To our knowledge, few studies have focused on mortality in the very elderly. In addition, the diversity of the patient populations, reasons for hospitalization, ages at discharge, and lengths of hospital stay make comparisons difficult. The rate of in-hospital mortality has been estimated at 8.2% in those older than 65 (15), compared to 13.3% in patients older than 90 (16). An Italian study published in 2003 analyzed in-hospital mortality in the very elderly in a cohort of 987 patients. They observed a 16.2% mortality rate in their population, which is slightly higher than the 14.64–13.83% seen in our study.
In addition, with regard to the mortality rate among very elderly inpatients, our data show a downward trend in those aged 85–89 years, stability in the group aged 90–94 years, and an upward trend in individuals aged 95 or older. These results could be explained by the progressive medicalization of advanced age and death, which is more frequent in urban areas (demographic trends in Spain show an increasing concentration around large cities). This pattern is in accordance with previous data published in Spain (14) showing that deaths occur more frequently in a hospital setting in cities and that this tendency is becoming more pronounced with time.

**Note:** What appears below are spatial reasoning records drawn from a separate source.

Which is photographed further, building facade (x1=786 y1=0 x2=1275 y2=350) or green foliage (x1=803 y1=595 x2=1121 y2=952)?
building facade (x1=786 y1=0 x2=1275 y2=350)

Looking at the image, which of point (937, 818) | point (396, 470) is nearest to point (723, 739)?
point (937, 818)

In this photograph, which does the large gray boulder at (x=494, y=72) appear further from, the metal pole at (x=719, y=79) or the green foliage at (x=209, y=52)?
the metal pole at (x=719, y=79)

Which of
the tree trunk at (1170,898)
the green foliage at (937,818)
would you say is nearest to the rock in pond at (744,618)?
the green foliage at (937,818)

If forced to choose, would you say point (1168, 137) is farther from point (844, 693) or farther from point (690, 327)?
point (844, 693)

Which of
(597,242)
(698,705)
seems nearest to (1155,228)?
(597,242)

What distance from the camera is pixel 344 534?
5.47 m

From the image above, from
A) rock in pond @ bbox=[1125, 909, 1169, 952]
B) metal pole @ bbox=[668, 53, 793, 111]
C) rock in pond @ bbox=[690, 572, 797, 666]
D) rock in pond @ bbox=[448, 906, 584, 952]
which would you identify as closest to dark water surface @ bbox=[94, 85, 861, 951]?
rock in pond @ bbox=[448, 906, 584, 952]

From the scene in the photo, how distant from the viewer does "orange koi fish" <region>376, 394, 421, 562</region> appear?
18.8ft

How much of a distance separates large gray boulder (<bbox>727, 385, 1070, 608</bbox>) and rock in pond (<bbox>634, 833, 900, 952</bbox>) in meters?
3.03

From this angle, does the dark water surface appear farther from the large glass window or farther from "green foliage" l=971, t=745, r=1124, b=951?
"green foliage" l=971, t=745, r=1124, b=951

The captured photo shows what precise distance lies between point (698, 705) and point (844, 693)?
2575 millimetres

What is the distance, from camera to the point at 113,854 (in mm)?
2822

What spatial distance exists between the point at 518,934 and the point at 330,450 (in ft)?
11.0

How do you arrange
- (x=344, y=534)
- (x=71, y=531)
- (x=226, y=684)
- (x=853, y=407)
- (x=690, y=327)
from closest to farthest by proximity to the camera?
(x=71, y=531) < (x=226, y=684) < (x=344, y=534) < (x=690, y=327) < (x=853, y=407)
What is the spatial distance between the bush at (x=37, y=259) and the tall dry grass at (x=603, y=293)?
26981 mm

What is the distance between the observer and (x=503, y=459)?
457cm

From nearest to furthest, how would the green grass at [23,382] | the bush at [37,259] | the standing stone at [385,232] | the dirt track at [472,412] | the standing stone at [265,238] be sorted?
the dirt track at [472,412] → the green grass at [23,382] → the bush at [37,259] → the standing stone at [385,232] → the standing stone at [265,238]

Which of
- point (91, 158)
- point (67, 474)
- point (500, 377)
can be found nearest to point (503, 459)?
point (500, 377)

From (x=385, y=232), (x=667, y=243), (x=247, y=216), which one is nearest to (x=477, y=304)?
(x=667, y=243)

The strengths of our findings lie in the large sample size, the 15-year follow-up period, and the reliability of the data, which come from a well-established administrative system. However, our study has some limitations that should be considered when interpreting its results. The source of our data is the MBDS, an administrative database that includes data collected from each discharge report in Spain. This kind of database is of good quality for administrative data, but it shows low sensitivity and high specificity for clinical data such as main diagnoses (17, 18). Another limitation is the anonymity of the database (patients are not identified by clinical history number or name), which prevents any analysis of readmissions; moreover, patients who were transferred from one hospital to another would have duplicate entries.
In the clinical field, the database is limited because it uses ICD-9-CM diagnostic codes to identify the main cause of hospitalization. The major concern in this case is the questionable accuracy of these diagnoses, which cannot be verified.
Despite these limitations, the MBDS discharge data is a mandatory register with an estimated coverage of 98% (19). Data are also audited periodically, minimizing inaccuracies. Finally, the Spanish health system provides universal healthcare coverage, allowing the standardization of data from patients with different socioeconomic backgrounds or living in different Spanish regions.